| Selected extract |
On Self-Service, Data Democratization and Language

It's all about questions and answers.

After my last (and first) post here1 was praised as "high-falutin", "speculative" and "as practical as blockchain" (I loved this last one; thanks, Benn), I decided to focus this post on a less controversial topic: self-service.

Is it a mirage? A feeling? A business state? Is it a dashboard in portrait mode? Some put it as: you know you don't have "self-service", when everyone in the data team is an English-to-SQL translator. Others as: it's that Nirvana state when our business users can create dashboards and reports by themselves. Or: when business users can select from a set of well-defined metrics and see for a specific time interval or broken down by a dimension. SQL, dashboards, reports, metrics. For one reason or another, we try to avoid the somewhat obvious definition of self-service as "when people don't need other people to answer their own business-relevant questions". (Too general? Not practical enough? It should not come as a surprise by now.)

To be honest with you, I don't even like the term "self-service" to start with. It focuses too much on "doing things by yourself". Which things? To achieve what? "To do analytics", you may say. I’ve always felt that the term "analytics" carries an opinion on how data should be used: "to be analyzed". Often, operationally, people may want data for more ordinary things, like getting a list of users to reach out to or seeing the last transactions of a specific customer.

"Data Democratization" as a term, on the other hand, may not be perfect, but it's the best we got. It manages at least to put "Data" in the title (even though a bit raw for my taste) and "Democratization", which is about accessibility, about empowering all kinds of people, about culture, processes, about decisions, and also about a system that is never finished and needs to be taken proper care of, otherwise it can turn into a centralized authoritarian system or decentralized anarchy. That's why this substack is called 'Modern Data Democracy' instead of 'Self-Service Blog'.

Now we have some overly general definitions. What's next?

Let's talk about abstractions.

Data Democratization is also about the right abstractions

Civilization advances by extending the number of important operations which we can perform without thinking about them.

A. N. Whitehead

The progress of technology (especially in the Information Age) is based on our ability to introduce abstractions that allow people from different domains of expertise to build upon each other's work. We went from hardware and microchips to operating systems to software, like your browser, which somehow led to you reading this article… All without you needing to know how to solder a circuit.

And the path to data democratization is no different. It is the process of abstracting away "physical" data (in data warehouses, tables, columns, and SQL queries) and bringing things down to a conceptual level of what data represents semantically and how our questions map to the data. Whenever we fail to simplify this abstraction and make it more accessible to others in different domains, we fail to make our organization less dependent on technical know-how, where technical know-how is not needed.

| Provided material |

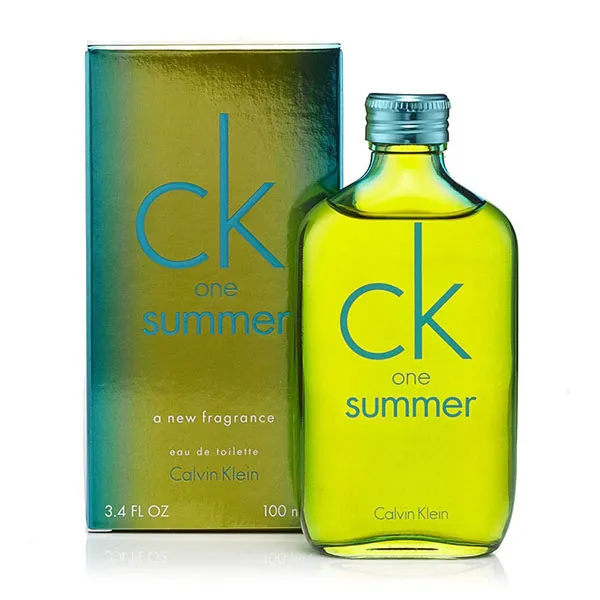 Nước Hoa Unisex Calvin Klein Ck One Summer Limited Edition EDT 100ml - Nước hoa - Vua Hàng Hiệu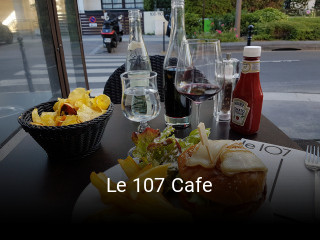 Le 107 Cafe réservation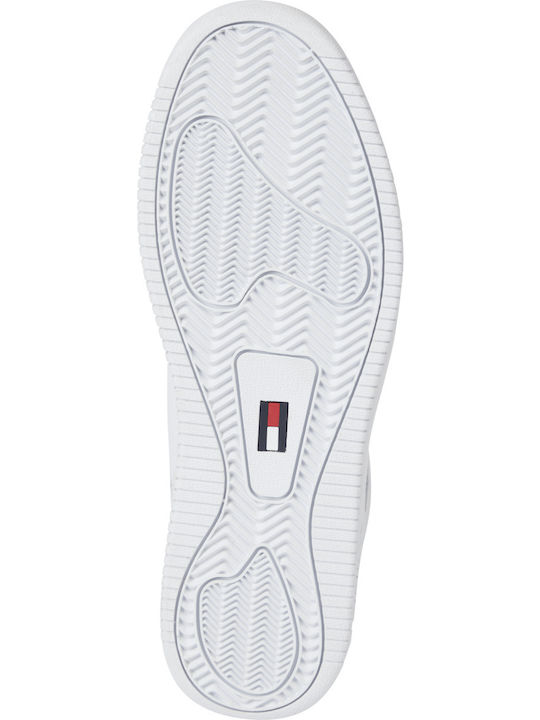 Retro Basket Sneakers White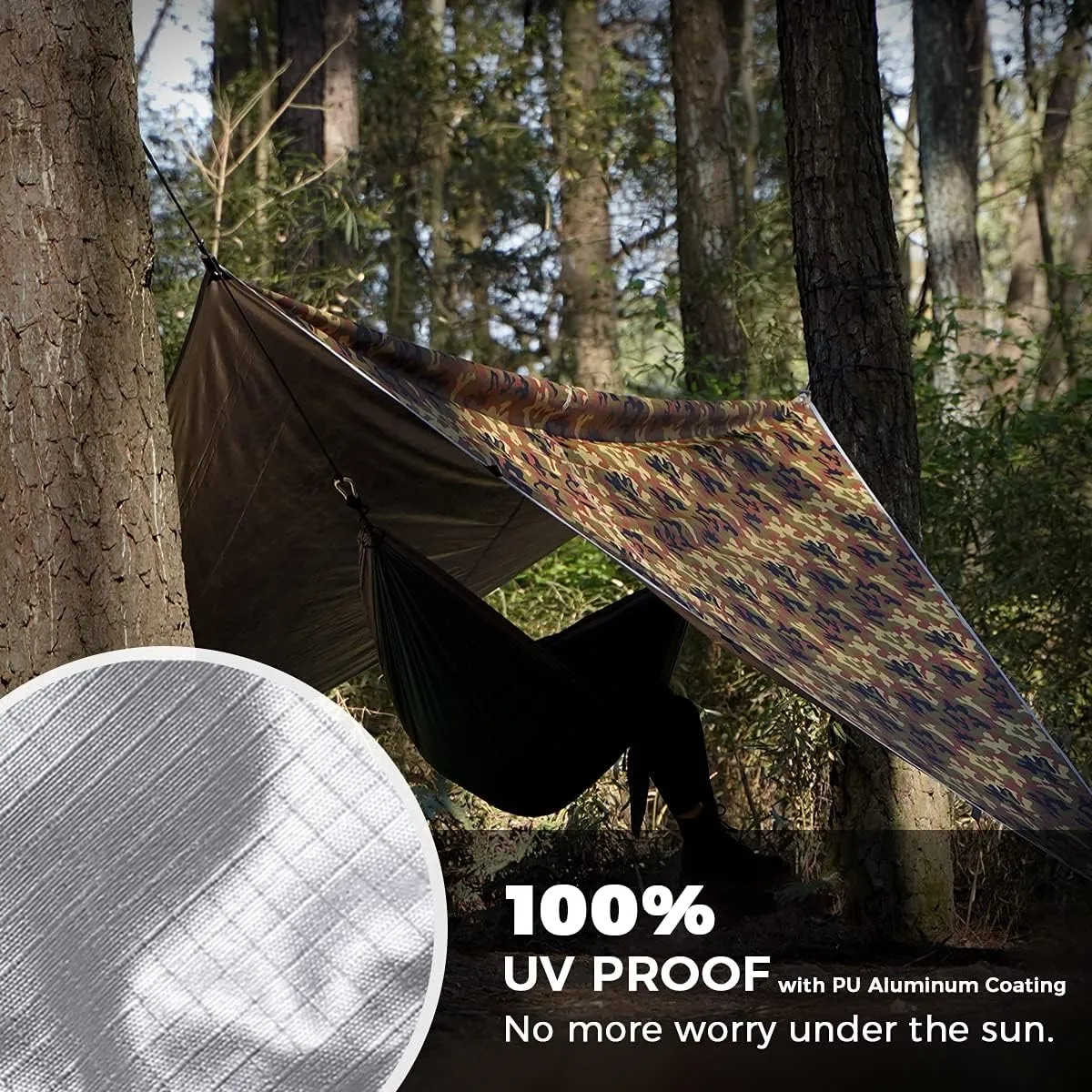 Waterproof Camping Tarp 11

| Exercise |
Quote the part of the self-service post between "And the path" and "is not needed.", inclusive.

| Result of the exercise |
And the path to data democratization is no different. It is the process of abstracting away "physical" data (in data warehouses, tables, columns, and SQL queries) and bringing things down to a conceptual level of what data represents semantically and how our questions map to the data. Whenever we fail to simplify this abstraction and make it more accessible to others in different domains, we fail to make our organization less dependent on technical know-how, where technical know-how is not needed.